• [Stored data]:
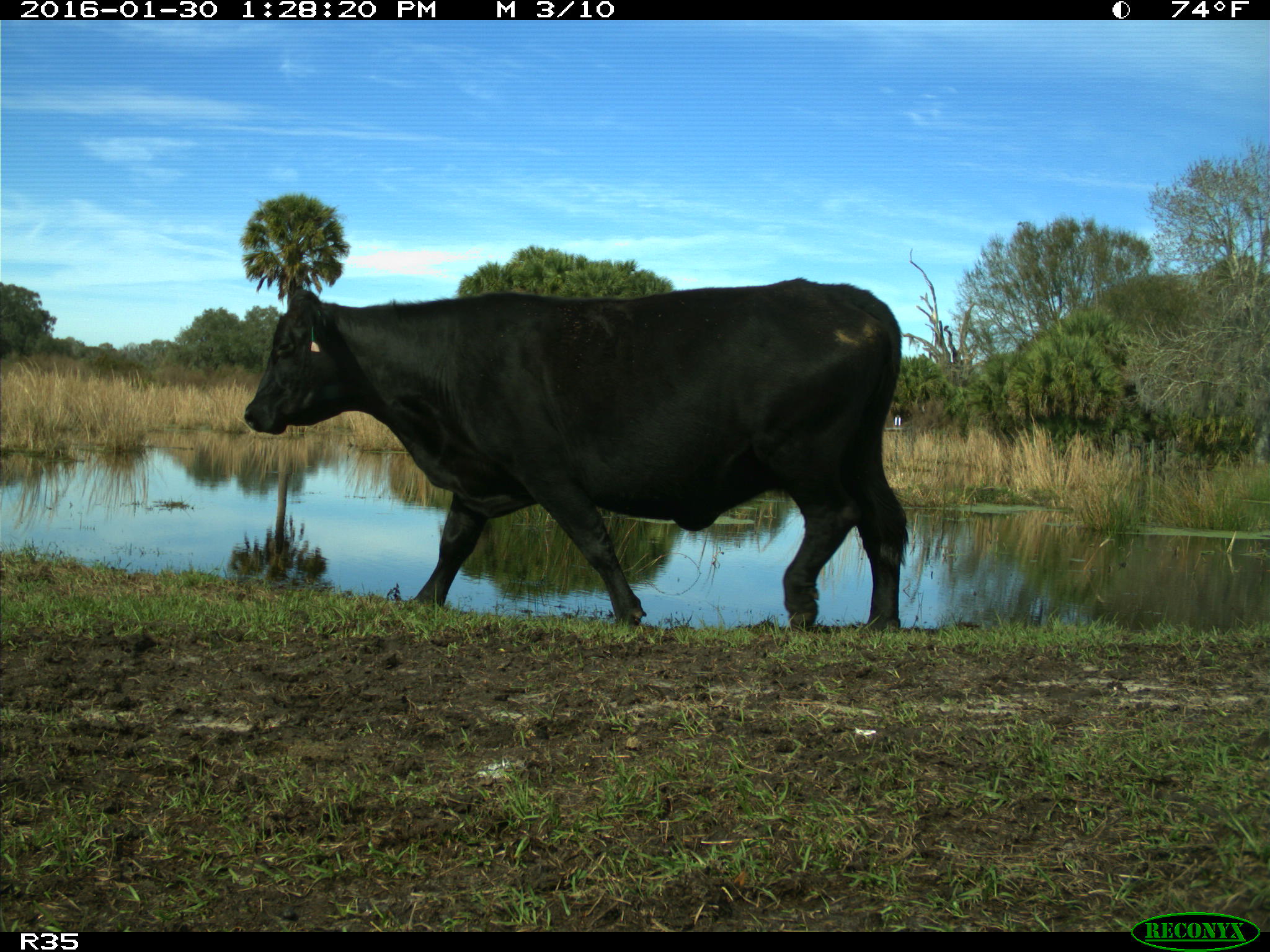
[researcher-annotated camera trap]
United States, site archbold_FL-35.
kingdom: Animalia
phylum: Chordata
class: Mammalia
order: Artiodactyla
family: Bovidae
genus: Bos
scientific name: Bos taurus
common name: domestic cow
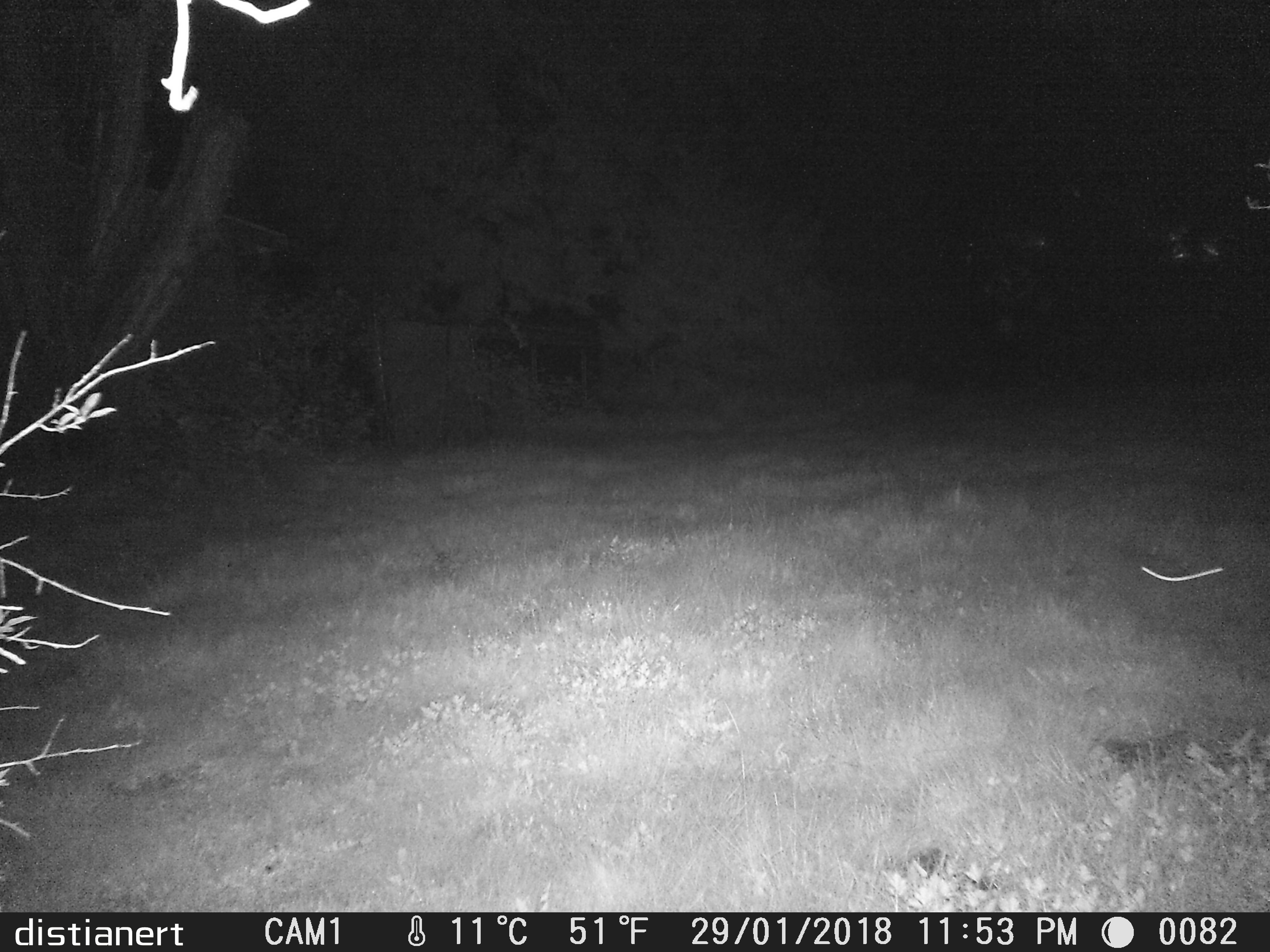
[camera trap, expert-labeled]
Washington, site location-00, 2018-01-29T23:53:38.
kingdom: Animalia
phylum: Chordata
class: Mammalia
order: Lagomorpha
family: Leporidae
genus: Sylvilagus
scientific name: Sylvilagus floridanus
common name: eastern cottontail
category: rabbit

• [What is needed]: Only the number is wanted: count the lines of the records that hold the word "camera".

• [The answer]: 2